5. If nothing else, DO NOT use someone else’s pass, or try to slip in with last year’s, or some doctored pass or otherwise. What are you, like five years old? And no, I don’t believe that the Asian guy’s real name was Jesus Angelino Martinez de Venuza. I’m not buying it.
6. For the love of all that is holy, DRESS APPROPRIATELY. Nothing makes you look more out of place than the stained t-shirt, shorts and flip-flops. Honestly. If you can’t respect my industry, at the very least respect yourself. It’s a PROFESSIONAL TRADE EVENT. Not the fucking Piggly Wiggly on Thursday night, you trash.
Some helpful hints and tips for making the most of your “Give Me Free Shit for My Project” SEMA Trip:
1. Be “in” the industry. It helps to have some sort of an established presence. I mean beyond the whole “I have a cool car/truck/bicycle”, or the “I bought so-and-so’s cool car/truck/bicycle”. Have a shop. Perhaps some sort of ACTUAL clout, outside of your five good-time buds.
2. Don’t drop names of people who have no clue that you’re using their name. It’ll make for some good times when the rep you spoke to speaks with me following the show; probably some awkward ones for you moving forward.
3. If you’re going to use your connection with an artist or designer to further your agenda, it helps to utilize a rendering drawn BY that artist for the “project” you’re dreaming up as you go along. See “awkward” above in tip #2.

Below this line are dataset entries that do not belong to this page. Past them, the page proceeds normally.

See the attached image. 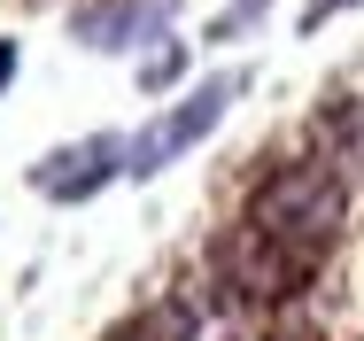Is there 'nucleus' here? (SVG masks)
Wrapping results in <instances>:
<instances>
[{"instance_id": "obj_10", "label": "nucleus", "mask_w": 364, "mask_h": 341, "mask_svg": "<svg viewBox=\"0 0 364 341\" xmlns=\"http://www.w3.org/2000/svg\"><path fill=\"white\" fill-rule=\"evenodd\" d=\"M341 8H364V0H302V31H318V23H333Z\"/></svg>"}, {"instance_id": "obj_8", "label": "nucleus", "mask_w": 364, "mask_h": 341, "mask_svg": "<svg viewBox=\"0 0 364 341\" xmlns=\"http://www.w3.org/2000/svg\"><path fill=\"white\" fill-rule=\"evenodd\" d=\"M326 125H333V140H341V155H333V163L364 171V101H341V109H333Z\"/></svg>"}, {"instance_id": "obj_3", "label": "nucleus", "mask_w": 364, "mask_h": 341, "mask_svg": "<svg viewBox=\"0 0 364 341\" xmlns=\"http://www.w3.org/2000/svg\"><path fill=\"white\" fill-rule=\"evenodd\" d=\"M310 272H318V256H302V248H287V241L256 233L248 217L210 248V287H225V303H256V310L294 303V295L310 287Z\"/></svg>"}, {"instance_id": "obj_4", "label": "nucleus", "mask_w": 364, "mask_h": 341, "mask_svg": "<svg viewBox=\"0 0 364 341\" xmlns=\"http://www.w3.org/2000/svg\"><path fill=\"white\" fill-rule=\"evenodd\" d=\"M109 179H124V140L117 132H85V140H63V147H47L39 163H31V187L47 194V202H93Z\"/></svg>"}, {"instance_id": "obj_6", "label": "nucleus", "mask_w": 364, "mask_h": 341, "mask_svg": "<svg viewBox=\"0 0 364 341\" xmlns=\"http://www.w3.org/2000/svg\"><path fill=\"white\" fill-rule=\"evenodd\" d=\"M117 341H202V310H194L186 295H163V303H147Z\"/></svg>"}, {"instance_id": "obj_1", "label": "nucleus", "mask_w": 364, "mask_h": 341, "mask_svg": "<svg viewBox=\"0 0 364 341\" xmlns=\"http://www.w3.org/2000/svg\"><path fill=\"white\" fill-rule=\"evenodd\" d=\"M341 217H349V171L326 163V155H302V163H272L248 194V225L287 241L302 256H326L341 241Z\"/></svg>"}, {"instance_id": "obj_12", "label": "nucleus", "mask_w": 364, "mask_h": 341, "mask_svg": "<svg viewBox=\"0 0 364 341\" xmlns=\"http://www.w3.org/2000/svg\"><path fill=\"white\" fill-rule=\"evenodd\" d=\"M256 341H318L310 326H272V334H256Z\"/></svg>"}, {"instance_id": "obj_11", "label": "nucleus", "mask_w": 364, "mask_h": 341, "mask_svg": "<svg viewBox=\"0 0 364 341\" xmlns=\"http://www.w3.org/2000/svg\"><path fill=\"white\" fill-rule=\"evenodd\" d=\"M16 70H23V47H16V39H0V93L16 85Z\"/></svg>"}, {"instance_id": "obj_2", "label": "nucleus", "mask_w": 364, "mask_h": 341, "mask_svg": "<svg viewBox=\"0 0 364 341\" xmlns=\"http://www.w3.org/2000/svg\"><path fill=\"white\" fill-rule=\"evenodd\" d=\"M248 93V70H218V78H202V85H186L171 109H155L140 132L124 140V179H155V171H171L186 147H202V140L225 125V109Z\"/></svg>"}, {"instance_id": "obj_9", "label": "nucleus", "mask_w": 364, "mask_h": 341, "mask_svg": "<svg viewBox=\"0 0 364 341\" xmlns=\"http://www.w3.org/2000/svg\"><path fill=\"white\" fill-rule=\"evenodd\" d=\"M264 8H272V0H232V8H225L218 23H210V39H240L248 23H264Z\"/></svg>"}, {"instance_id": "obj_5", "label": "nucleus", "mask_w": 364, "mask_h": 341, "mask_svg": "<svg viewBox=\"0 0 364 341\" xmlns=\"http://www.w3.org/2000/svg\"><path fill=\"white\" fill-rule=\"evenodd\" d=\"M178 0H77L70 8V39L93 55H140L171 31Z\"/></svg>"}, {"instance_id": "obj_7", "label": "nucleus", "mask_w": 364, "mask_h": 341, "mask_svg": "<svg viewBox=\"0 0 364 341\" xmlns=\"http://www.w3.org/2000/svg\"><path fill=\"white\" fill-rule=\"evenodd\" d=\"M178 70H186V47H178V39H155V47L140 55V93H171Z\"/></svg>"}]
</instances>
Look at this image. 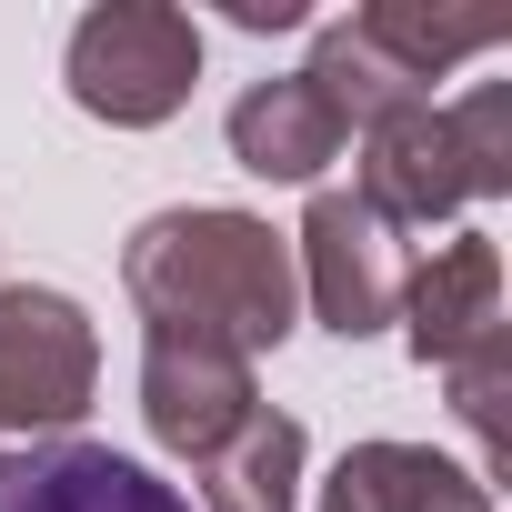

4. SEMA isn’t your personal fucking gift box. It’s a trade show. The professionals are there to network, and plot and plan the coming year. Your dumb ass just makes it feel a lot longer than the week needs to.
5. Stop bugging the designers for free renderings with promises of “getting some coverage”. Chances are, if the designer is at SEMA, they certainly don’t need you.
6. Yes, we pro’s notice that the name on your badge doesn’t fit with your face… and we can sure as fuck bet that you don’t belong. Your loud-mouthed horseplay on the show floor gave it away early on.
7. I’m not your “boy”. I built this business myself (as did all of the working artists and designers), purely on the reputation of good work, and I’ve been blessed to make the connections I have. I work my ass off for them. If you’d like to think that you’re any part of this, cut a check, and I’ll consider making you a partner.
8. Nobody, and I repeat NOBODY owes you shit based upon promises. In this business, it’s all about what you’ve done before the current project. Nobody cares about what you haven’t done yet. If anyone tells you differently, they’re just as full of shit as you are, and you should hook up, and spend your days hoping and dreaming. We’ll look for it next year in the same “proposal” you’re pushing in peoples’ faces.